And here is a picture of my another R36 SWAP. In Corrado chassis.









When I thought 3.6 FSI SWAP is a piece of cake ... I found strange fault codes in the ECU, power was limited to about 90% and there was strange "turbo lag" up to 2800rpm. It turned out that this particular engine is a prototype R36 unit from 2005 :banghead: so it needs special treatment. After a month ... or maybe two it finally runs smooth  and 299HP  (that was in April 2012)


----------



## orangea2vr6 (Jan 25, 2001)

Looks great very clean :thumbup: Did you use the fsi intake fuel pump or are you using an mk2 one?


----------



## Apsik (Nov 12, 2005)

Corrado runs the FSI in tank pump, but the MK2 runs Walbro in tank pump if I am correct.
Each setup runs on only 2 O2 sensors  (factory setup is 6)


----------



## dik-van-dub (Jul 25, 2010)

can i have more details on how you got you rev counter working, how did you install a w output on the alternator?


----------



## Apsik (Nov 12, 2005)

My brother (who is an automotive electrician) installed the W output. I have only wired it with the DSL-1 and cluster and it works  
According to what my brother said you can install W output on every alternator you want.


dik-van-dub said:


> can i have more details on how you got you rev counter working, how did you install a w output on the alternator?


----------



## dik-van-dub (Jul 25, 2010)

whats a dsl-1?


----------



## Apsik (Nov 12, 2005)

__Problem to work on__:
Transcribe the part of the R36 swap thread starting with "Looks great very" and going on through "I am correct.", keeping every word and mark unchanged.

__Dataset section__:
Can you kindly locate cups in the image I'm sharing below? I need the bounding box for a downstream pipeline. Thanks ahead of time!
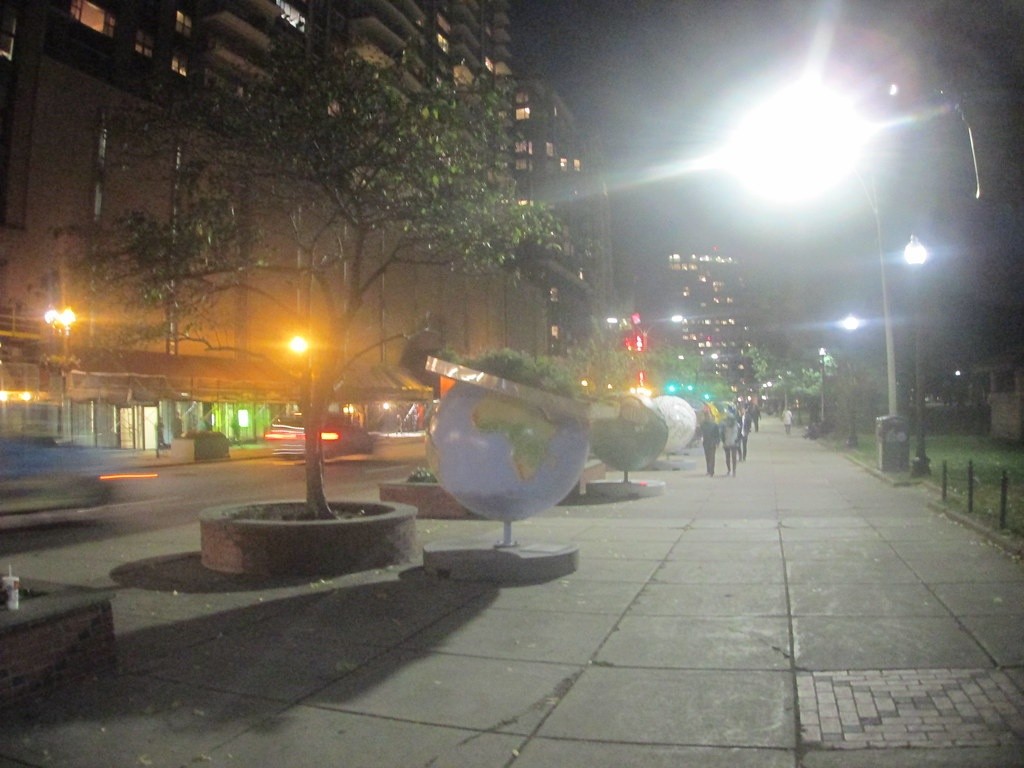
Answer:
[2,576,20,610]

__Answer in full__:
Looks great very clean :thumbup: Did you use the fsi intake fuel pump or are you using an mk2 one?


----------



## Apsik (Nov 12, 2005)

Corrado runs the FSI in tank pump, but the MK2 runs Walbro in tank pump if I am correct.